Michelle Bachmann on submitting to her husband August 14, 2011

OK, I admit it. I used Michelle Bachmann’s name in the title of my blog post to get more hits. But her response to the question about whether she would submit to her husband if she became president reveals what an enormous shift that conservative Christianity has undergone in my lifetime. If you didn’t see the quote, here’s what she said:

Marcus and I will be married for 33 years this September 10th. I’m in love with him. I’m so proud of him. And both he and I — what submission means to us, if that’s what your question is, it means respect. I respect my husband. He’s a wonderful, godly man, and a great father. And he respects me as his wife.

Not long ago, this would have been a cataclysmic thing for a conservative Christian woman to say! I wonder if we’re reaching the point where outside of a few holdouts like Mark Driscoll, gender hierarchy has disappeared as a viable ideology much the same way that segregationism quietly disappeared as an open political ideology in the early 1970’s.

When I was a kid growing up in the Texas Baptist subculture of the Reagan years, it was highly controversial for women to work outside of the home. We had a lady in our school carpool who not only had an office job, but she let her daughter get a haircut like a boy. Nobody ever told me that there was anything wrong with her, but I remember thinking, wow, she’s such a liberal. It was a time when there were articles in news magazines about “latchkey kids” who didn’t have a mom to greet them when they came home from school and thus apparently turned to gangs and drugs and premarital sex. Daycare was a big controversy also. It was seen as an inherently Soviet institution, the “state” playing nanny to your children, completely un-American. Of  course, it’s interesting how the concept of daycare has evolved, as the last twenty years have seen so many churches take it up as an outreach program for young families.

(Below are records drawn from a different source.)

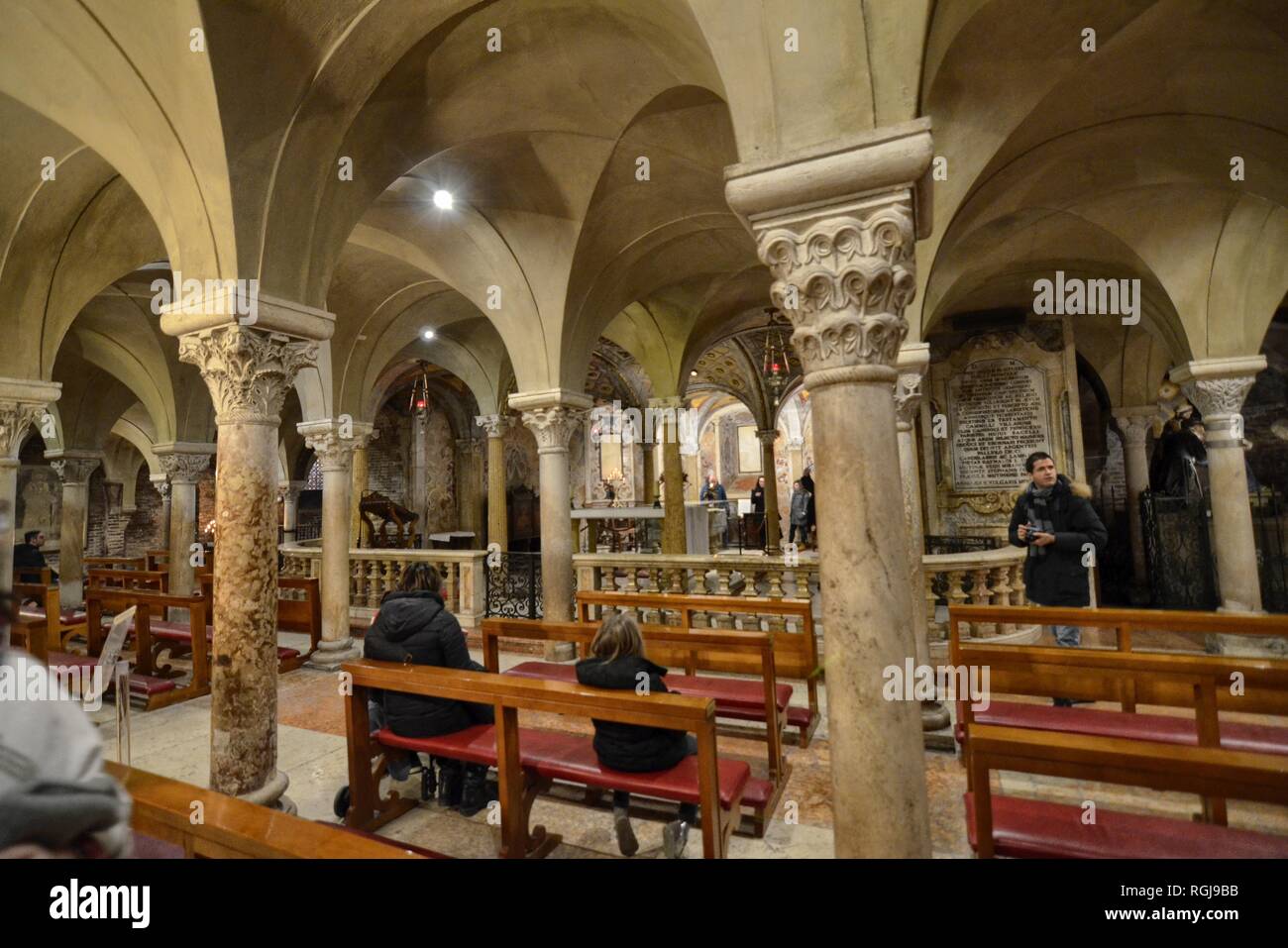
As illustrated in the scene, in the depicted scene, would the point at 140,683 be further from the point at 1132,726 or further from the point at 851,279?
the point at 1132,726

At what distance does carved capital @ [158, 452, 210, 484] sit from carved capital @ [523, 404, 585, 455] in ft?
25.5

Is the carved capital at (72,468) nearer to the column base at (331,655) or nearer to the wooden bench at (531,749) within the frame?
the column base at (331,655)

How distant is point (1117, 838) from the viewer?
207 cm

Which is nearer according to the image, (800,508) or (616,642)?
(616,642)

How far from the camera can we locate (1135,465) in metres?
11.6

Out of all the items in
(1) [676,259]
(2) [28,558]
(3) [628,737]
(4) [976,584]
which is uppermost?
(1) [676,259]

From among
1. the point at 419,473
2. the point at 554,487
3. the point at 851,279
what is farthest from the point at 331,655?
the point at 419,473

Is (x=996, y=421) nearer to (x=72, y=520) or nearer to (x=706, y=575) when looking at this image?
(x=706, y=575)

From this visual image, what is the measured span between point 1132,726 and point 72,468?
1583 cm

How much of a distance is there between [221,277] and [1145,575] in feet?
46.8

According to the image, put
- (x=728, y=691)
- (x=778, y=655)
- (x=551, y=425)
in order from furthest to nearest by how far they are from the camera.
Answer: (x=551, y=425)
(x=778, y=655)
(x=728, y=691)

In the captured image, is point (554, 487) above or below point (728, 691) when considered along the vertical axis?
above

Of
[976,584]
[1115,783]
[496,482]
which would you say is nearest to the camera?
[1115,783]
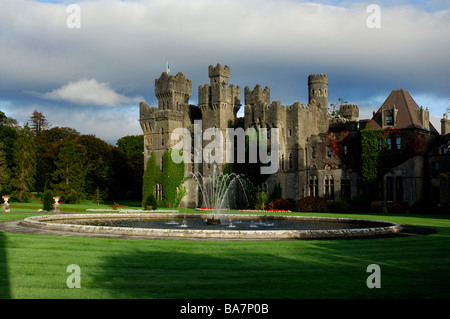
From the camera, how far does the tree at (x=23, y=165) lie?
61125 millimetres

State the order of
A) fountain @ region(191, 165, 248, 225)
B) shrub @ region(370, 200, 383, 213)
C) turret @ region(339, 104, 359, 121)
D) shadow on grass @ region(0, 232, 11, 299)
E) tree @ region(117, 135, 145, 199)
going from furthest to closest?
tree @ region(117, 135, 145, 199) < turret @ region(339, 104, 359, 121) < fountain @ region(191, 165, 248, 225) < shrub @ region(370, 200, 383, 213) < shadow on grass @ region(0, 232, 11, 299)

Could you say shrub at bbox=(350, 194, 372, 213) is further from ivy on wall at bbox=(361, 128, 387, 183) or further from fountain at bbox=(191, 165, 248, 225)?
fountain at bbox=(191, 165, 248, 225)

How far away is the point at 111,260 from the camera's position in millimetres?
12062

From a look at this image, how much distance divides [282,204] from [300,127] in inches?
369

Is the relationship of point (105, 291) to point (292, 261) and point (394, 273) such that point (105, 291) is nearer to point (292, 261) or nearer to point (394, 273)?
point (292, 261)

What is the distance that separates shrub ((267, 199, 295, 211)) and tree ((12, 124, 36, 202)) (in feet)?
113

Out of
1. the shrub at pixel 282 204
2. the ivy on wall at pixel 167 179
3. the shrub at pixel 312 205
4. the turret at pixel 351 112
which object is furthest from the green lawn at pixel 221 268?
the turret at pixel 351 112

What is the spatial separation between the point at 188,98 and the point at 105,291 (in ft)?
171

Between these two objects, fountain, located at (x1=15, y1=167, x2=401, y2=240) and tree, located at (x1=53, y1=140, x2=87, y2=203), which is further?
tree, located at (x1=53, y1=140, x2=87, y2=203)

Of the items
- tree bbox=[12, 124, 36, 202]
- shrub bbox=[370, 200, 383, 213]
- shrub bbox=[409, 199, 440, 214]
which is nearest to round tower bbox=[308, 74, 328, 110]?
shrub bbox=[370, 200, 383, 213]

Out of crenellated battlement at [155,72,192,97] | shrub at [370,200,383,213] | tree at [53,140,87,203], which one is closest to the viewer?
shrub at [370,200,383,213]

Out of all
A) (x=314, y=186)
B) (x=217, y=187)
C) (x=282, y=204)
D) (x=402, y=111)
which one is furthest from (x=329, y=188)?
(x=217, y=187)

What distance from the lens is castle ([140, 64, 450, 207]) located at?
42.9 metres
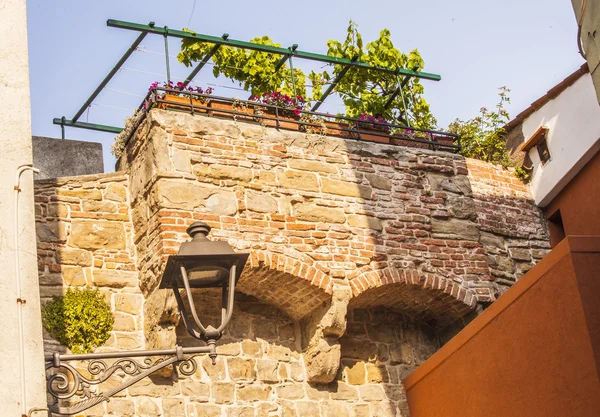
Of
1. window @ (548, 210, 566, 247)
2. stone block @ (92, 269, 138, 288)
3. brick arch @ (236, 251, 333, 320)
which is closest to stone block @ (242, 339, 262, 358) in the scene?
brick arch @ (236, 251, 333, 320)

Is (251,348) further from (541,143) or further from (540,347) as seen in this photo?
(541,143)

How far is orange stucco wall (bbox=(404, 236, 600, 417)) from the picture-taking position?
19.7 ft

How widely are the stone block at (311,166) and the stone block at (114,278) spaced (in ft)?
5.41

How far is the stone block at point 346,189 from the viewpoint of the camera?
339 inches

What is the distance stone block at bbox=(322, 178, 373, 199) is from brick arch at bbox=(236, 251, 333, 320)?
0.83m

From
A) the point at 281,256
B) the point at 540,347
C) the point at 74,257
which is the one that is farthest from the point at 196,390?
the point at 540,347

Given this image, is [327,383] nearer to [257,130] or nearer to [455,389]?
[455,389]

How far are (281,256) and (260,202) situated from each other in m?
0.52

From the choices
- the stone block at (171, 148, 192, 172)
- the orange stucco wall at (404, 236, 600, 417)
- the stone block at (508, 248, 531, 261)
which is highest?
the stone block at (171, 148, 192, 172)

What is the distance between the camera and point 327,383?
8.23 metres

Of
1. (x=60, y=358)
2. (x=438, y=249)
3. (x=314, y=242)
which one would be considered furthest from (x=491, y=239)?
(x=60, y=358)

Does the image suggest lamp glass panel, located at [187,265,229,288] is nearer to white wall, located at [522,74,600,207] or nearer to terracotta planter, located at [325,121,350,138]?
terracotta planter, located at [325,121,350,138]

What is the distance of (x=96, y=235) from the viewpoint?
811 centimetres

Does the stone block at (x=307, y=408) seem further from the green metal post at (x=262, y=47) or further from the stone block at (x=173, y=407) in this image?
the green metal post at (x=262, y=47)
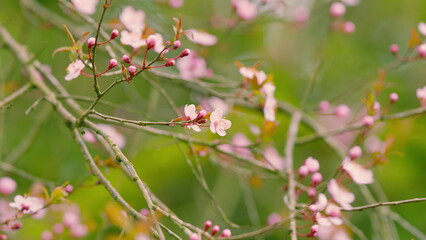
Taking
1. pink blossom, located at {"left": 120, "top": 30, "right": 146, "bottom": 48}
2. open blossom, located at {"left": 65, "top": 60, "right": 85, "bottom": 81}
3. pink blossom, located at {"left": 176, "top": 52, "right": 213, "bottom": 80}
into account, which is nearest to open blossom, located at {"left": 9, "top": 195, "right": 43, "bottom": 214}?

I do have to give major props to my mother for staying home to raise my sister and me and for being part of the cadre of volunteers who used to provide the church with most of its labor force. I can’t imagine what my growing-up years would have been like if my mom had had a job. Particularly in middle school, I needed her to be there when I got home after a day of bullying. My mother has also been one of the most important and under-appreciated lay ministers at every church she’s been a part of. Now that I’m a pastor, I’m really noticing the way that the rug has gotten pulled out from under us in the local church as our volunteer pool disappears with the vast majority of women working full-time.

Of course, the major economic shift that probably forced the ideological shift on the question of women in the workforce is the way that it’s become impossible to support a middle-class household with a single wage-earner. It’s awkward to argue against raising minimum wage if you’re also going to argue that households should only have one bread-winner. So I guess in this case the ideological commitment to laissez-faire capitalism trumped the ideological commitment to the Victorian household.

I’m curious as to whether Michelle Bachmann’s reinterpretation of Ephesians 5:22-32 is a harbinger of a revisionist vanishing of gender hierarchy that may be taking place in conservative Christian circles. I don’t expect to see any criticism of her from her right flank (partly because being to the right of Michelle Bachmann is like being south of Antarctica). Perhaps her perspective will quietly become the position that conservative Christians claim to have held all along.

When my wife and I got married, we preached a sermon together on this passage from Ephesians. We alternated washing each other’s feet while the other one read the sermon from a manuscript. Our argument was that Christian servanthood makes any kind of hierarchy a meaningless concept. If I am supposed to “lead” my wife, I would do that in a Christlike way by empowering and encouraging her to discover her gifts and her calling, which necessarily involves submitting to her as a servant. If she were the only one who submitted in the relationship, I would be disempowered of the experience of discipleship to which Christ calls us when He says that we are to follow His example of being servants to all. We preached about the way that Simon Peter vehemently refused to let Jesus submit to him and wash his feet, wondering if his strong response was to the shameful disempowerment of being served by another person.

This is what people like Mark Driscoll have backwards. If my wife were to let me be the macho, chest-thumping head of household, then she would get to have the experience of Christian discipleship and the cultivation of spiritual fruits that comes from a basic posture of humility while I continued to languish in ridiculous self-aggrandizement. Being encouraged to swagger along and boss your family around might attract certain types of men to church, but how are they going to get anywhere in their walks with Christ if they never learn how to submit? How do you learn how to submit to God if you’re not willing to listen and yield to the partner God has given you to be your lifelong coach, critic, and cheerleader? I suspect that the reason so many good Christian women have gone along with gender hierarchy for so many years is because it allowed them to be Christlike. But this was a major disservice to their husbands, who were robbed of learning true servanthood, which means so much more than doing nice things for other people. Being a servant to others means submitting to them and being so acutely attentive to their needs that they come before your own needs.

In any case, I don’t agree with everything Michelle Bachmann has to say, but she gave a beautiful response to a very snarky question. I really hope that regarding gender, perspectives like hers quietly become the new norm for the right end of the spectrum in American Christianity.